Professor Helen Roy combined research with teaching for 10 years before taking up a research position with the Biological Records Centre, where she works extensively with national zoological schemes and societies. Her research focuses on the effects of environmental change on insect populations and communities, and she is particularly interested in the dynamics of invasive species and their effects on native biodiversity. Ladybird ecology has much public appeal, and Helen has taken every opportunity to communicate her research to a wide audience; this has included natural history talks, school visits, ‘bioblitz’, popular science articles, podcasts and interviews with the media.
Dr Peter Brown is an ecologist and senior lecturer in zoology at Anglia Ruskin University in Cambridge, UK, where he has worked since 2010 following the completion of his PhD. His research focuses on three main areas: ladybirds, non-native species and citizen science. Peter has been studying ladybirds since 2005 and jointly leads the UK Ladybird Survey with Helen. This is a long-running project that has generated over 200,000 records of 47 UK ladybird species, contributed by members of the public.

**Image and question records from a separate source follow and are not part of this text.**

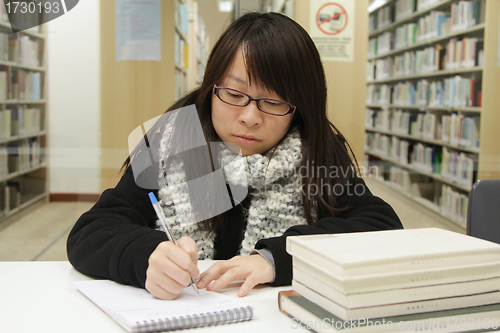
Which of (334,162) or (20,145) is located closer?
(334,162)

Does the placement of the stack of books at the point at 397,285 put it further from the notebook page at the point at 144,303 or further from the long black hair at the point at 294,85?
the long black hair at the point at 294,85

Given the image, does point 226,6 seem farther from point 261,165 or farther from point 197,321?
point 197,321

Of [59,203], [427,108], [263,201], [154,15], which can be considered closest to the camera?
[263,201]

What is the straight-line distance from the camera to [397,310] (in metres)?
0.58

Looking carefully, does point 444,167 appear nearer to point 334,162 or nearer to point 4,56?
point 334,162

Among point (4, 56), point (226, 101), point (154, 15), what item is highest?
point (154, 15)

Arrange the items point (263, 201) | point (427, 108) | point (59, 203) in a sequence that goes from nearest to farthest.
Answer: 1. point (263, 201)
2. point (59, 203)
3. point (427, 108)

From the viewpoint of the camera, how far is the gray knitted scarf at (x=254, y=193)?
1.15 m

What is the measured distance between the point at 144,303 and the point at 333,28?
218 centimetres

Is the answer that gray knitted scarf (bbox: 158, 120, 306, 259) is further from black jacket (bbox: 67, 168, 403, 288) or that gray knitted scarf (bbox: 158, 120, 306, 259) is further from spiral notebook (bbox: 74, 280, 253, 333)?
spiral notebook (bbox: 74, 280, 253, 333)

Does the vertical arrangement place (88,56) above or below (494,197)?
above

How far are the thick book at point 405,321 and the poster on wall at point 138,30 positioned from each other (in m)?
2.14

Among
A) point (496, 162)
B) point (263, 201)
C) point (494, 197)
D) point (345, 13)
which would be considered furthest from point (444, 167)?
point (263, 201)

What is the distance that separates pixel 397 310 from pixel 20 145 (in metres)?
2.57
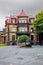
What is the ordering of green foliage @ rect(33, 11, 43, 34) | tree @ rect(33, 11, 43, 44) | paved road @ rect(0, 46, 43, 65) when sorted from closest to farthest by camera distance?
1. paved road @ rect(0, 46, 43, 65)
2. tree @ rect(33, 11, 43, 44)
3. green foliage @ rect(33, 11, 43, 34)

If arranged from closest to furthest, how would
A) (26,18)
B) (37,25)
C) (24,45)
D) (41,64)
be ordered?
(41,64) < (24,45) < (37,25) < (26,18)

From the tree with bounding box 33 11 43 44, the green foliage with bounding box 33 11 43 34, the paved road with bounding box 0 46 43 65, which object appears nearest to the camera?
the paved road with bounding box 0 46 43 65

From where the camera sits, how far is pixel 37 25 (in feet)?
219

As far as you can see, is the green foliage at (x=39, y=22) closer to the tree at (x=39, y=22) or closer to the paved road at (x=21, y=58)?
the tree at (x=39, y=22)

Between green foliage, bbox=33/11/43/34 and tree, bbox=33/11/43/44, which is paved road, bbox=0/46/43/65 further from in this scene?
green foliage, bbox=33/11/43/34

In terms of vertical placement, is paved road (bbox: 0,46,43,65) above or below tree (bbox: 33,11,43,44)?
below

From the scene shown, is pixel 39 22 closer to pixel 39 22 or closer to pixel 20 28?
pixel 39 22

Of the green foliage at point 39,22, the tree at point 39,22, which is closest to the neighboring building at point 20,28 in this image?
the tree at point 39,22

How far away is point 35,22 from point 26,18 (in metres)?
5.50

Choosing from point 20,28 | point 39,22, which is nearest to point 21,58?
point 39,22

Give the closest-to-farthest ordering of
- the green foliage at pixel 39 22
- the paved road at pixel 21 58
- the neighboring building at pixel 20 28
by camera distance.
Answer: the paved road at pixel 21 58 < the green foliage at pixel 39 22 < the neighboring building at pixel 20 28

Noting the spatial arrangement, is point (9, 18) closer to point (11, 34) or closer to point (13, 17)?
point (13, 17)

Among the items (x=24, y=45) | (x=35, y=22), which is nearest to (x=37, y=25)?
(x=35, y=22)

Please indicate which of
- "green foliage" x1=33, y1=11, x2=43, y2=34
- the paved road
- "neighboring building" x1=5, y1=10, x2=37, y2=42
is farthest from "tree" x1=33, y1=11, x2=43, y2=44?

Richard Lewington is regarded as being one of Europe’s finest wildlife illustrators. He studied graphic design at the Berkshire College of Art and, since leaving in 1971, has specialised in natural-history illustration. His meticulous paintings of insects and other wildlife are the mainstay of many of the modern classics of field-guide art, including The Butterflies of Britain and Ireland, Field Guide to the Moths of Great Britain and Ireland, Guide to Garden Wildlife and Field Guide to the Bees of Great Britain and Ireland. He has also designed and illustrated wildlife stamps for several countries. In 1999 he was awarded Butterfly Conservation’s Marsh Award for the promotion of Lepidoptera conservation, and in 2010 the Zoological Society of London’s Stamford Raffles Award for contribution to zoology.